If there’s any species on Earth that can teach us about teamwork, it’s ants.
Out of the entire animal kingdom, ants have long held a strong case for being the most social. But while many observations have been made about them, much is left to discover in the field of genetic modification.
A team of researchers led by Daniel Kronauer, evolutionary biologist at The Rockefeller University in New York, found the key – a species called clonal raider ants (Ooceraea biroi). These ants don’t require a queen to lay eggs, and instead simply ‘clone’ themselves.
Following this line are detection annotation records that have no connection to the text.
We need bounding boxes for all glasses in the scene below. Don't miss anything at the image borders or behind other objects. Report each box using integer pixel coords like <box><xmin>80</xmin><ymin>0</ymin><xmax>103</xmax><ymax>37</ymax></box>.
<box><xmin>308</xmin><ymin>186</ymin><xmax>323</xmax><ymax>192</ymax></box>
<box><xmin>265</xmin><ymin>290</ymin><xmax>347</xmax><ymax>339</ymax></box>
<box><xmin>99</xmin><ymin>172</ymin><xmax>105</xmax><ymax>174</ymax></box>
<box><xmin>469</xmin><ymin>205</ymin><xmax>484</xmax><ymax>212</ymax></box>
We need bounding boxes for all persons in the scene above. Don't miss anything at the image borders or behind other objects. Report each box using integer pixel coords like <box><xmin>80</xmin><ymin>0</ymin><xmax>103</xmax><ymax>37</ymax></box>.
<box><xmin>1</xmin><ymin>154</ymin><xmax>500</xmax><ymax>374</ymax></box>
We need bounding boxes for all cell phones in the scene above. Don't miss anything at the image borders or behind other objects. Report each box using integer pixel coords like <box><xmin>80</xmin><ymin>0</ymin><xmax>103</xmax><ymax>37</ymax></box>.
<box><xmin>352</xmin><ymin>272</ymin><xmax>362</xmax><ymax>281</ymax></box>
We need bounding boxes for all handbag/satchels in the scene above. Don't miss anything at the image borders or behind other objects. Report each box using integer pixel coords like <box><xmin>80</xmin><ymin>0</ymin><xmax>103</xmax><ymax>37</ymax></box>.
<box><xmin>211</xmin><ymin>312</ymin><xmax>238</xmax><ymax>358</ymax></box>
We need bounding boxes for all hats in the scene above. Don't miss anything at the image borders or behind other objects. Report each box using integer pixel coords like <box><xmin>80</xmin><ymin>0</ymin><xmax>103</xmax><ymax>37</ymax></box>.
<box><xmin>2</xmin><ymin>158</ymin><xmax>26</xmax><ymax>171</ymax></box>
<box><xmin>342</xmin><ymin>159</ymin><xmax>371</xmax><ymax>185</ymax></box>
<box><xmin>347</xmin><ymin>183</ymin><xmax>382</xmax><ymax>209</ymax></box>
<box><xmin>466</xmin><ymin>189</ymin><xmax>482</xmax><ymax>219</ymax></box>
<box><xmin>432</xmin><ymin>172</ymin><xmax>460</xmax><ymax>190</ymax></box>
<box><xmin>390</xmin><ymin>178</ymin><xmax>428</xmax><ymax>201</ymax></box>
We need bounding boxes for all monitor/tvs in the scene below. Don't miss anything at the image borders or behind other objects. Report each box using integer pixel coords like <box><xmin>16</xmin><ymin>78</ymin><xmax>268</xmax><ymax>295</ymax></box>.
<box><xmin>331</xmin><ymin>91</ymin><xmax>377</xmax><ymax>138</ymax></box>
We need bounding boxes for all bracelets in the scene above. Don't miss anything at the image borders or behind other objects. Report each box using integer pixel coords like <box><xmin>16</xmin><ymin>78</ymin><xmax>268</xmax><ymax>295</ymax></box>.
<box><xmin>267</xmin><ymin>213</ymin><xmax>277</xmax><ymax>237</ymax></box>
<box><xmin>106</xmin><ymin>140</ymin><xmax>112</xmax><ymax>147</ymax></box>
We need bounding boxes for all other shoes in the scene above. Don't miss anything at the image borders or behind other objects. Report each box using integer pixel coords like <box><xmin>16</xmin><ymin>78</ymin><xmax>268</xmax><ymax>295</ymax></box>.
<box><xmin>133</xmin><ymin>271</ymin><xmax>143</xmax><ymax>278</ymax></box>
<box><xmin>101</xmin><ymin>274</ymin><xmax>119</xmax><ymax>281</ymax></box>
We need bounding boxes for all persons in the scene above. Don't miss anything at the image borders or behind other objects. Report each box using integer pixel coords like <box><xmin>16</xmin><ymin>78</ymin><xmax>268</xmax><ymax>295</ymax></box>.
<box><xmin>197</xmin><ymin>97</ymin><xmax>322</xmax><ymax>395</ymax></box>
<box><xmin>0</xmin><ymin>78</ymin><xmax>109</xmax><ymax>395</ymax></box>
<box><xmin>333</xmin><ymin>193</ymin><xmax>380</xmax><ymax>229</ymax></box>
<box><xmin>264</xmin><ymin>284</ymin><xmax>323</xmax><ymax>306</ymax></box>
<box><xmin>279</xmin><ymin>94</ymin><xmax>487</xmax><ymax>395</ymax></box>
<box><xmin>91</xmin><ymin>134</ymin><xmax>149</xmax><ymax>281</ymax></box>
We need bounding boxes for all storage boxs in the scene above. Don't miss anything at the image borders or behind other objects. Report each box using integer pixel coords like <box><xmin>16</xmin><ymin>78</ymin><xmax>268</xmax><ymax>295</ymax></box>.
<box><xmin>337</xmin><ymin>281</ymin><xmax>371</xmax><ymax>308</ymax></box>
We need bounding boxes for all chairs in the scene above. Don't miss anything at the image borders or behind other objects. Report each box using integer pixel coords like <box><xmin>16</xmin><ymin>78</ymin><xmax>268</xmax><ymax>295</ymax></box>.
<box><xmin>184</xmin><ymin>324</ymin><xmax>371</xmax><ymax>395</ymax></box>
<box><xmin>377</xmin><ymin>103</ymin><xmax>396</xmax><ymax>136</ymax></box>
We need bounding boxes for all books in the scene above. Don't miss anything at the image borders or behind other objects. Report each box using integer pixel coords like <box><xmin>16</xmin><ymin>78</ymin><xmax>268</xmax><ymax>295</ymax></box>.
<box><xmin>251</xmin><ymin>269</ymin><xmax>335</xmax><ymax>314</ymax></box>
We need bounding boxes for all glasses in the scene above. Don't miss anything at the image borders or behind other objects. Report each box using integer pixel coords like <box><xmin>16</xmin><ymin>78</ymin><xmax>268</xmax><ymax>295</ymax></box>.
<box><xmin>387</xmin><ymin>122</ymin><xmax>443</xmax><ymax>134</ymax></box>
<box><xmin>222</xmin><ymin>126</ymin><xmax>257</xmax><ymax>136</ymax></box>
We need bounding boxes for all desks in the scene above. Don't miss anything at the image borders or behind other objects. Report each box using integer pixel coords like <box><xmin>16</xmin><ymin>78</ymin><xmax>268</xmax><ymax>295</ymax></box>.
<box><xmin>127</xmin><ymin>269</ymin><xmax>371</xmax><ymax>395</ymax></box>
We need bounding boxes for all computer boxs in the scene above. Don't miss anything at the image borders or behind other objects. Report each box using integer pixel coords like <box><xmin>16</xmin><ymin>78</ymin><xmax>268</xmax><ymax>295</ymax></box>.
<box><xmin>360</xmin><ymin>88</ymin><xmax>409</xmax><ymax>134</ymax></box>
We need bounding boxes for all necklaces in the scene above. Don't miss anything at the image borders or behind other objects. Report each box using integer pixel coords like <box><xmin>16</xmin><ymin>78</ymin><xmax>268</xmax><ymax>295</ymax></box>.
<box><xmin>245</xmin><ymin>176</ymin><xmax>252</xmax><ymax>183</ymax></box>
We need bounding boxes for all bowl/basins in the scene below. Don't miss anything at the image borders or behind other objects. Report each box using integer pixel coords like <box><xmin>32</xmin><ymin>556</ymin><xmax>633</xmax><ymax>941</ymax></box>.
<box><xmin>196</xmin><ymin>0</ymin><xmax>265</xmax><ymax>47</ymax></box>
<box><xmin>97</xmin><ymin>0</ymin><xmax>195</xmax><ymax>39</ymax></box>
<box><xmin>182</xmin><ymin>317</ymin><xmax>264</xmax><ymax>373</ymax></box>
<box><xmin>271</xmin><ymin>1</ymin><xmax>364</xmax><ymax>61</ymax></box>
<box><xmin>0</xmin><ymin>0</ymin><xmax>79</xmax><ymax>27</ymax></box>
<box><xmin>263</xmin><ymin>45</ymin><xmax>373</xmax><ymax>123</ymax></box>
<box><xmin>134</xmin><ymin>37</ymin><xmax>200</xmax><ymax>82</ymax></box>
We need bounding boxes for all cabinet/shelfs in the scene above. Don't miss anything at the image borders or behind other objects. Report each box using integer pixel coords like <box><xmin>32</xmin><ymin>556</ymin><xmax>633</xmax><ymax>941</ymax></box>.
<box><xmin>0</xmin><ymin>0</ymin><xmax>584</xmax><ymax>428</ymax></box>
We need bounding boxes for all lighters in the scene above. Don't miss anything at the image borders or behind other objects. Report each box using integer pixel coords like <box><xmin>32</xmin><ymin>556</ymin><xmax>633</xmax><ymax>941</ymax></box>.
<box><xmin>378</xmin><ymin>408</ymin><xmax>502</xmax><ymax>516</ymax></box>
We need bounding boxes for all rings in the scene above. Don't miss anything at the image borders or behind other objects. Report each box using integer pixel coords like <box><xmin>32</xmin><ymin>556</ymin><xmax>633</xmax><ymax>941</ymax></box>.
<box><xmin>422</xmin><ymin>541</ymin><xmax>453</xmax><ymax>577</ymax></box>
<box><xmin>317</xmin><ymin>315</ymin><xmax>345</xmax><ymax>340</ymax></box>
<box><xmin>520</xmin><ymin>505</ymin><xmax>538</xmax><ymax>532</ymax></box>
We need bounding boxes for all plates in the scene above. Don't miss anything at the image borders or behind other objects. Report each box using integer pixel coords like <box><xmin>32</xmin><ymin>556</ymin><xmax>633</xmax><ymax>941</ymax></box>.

While this opened the door for Kronauer’s team, they still labored through intensive testing, going through “10,000 tries to develop the right touch to not damage the eggs while taping them to slides, injecting them with genetic material, and raising them to hatching. Then it took months to learn how to put the newly hatched young back into an ant colony and get the ants there to take care of them. ”
Kronauer’s graduate student Waring Trible disrupted a gene called orco, known to produce protein needed for “specialized odor-sensing nerve cells in an ant’s antennae.”
The key finding: Young adult ants tended to “spend their first month motionless with their nest-mates,” and the young transgenic ants were restless. These behavioral changes were coupled with noticeable differences in terms of reproduction and mortality:
“Clonal raider ants typically lay six eggs every 2 weeks, whereas the transgenics laid only about one egg in that time period. And the transgenics tended to die within 2 to 3 months, instead of the usual 6 to 8 months.”
Ants have long been some of the most fascinating creatures for scientists, so this study of brain development in them and other social animals is really exciting considering the kind of challenges humanity faces. It’s amazing what kind of research is going into finding solutions to the world’s problems, and we’re hoping for more good news in the coming years.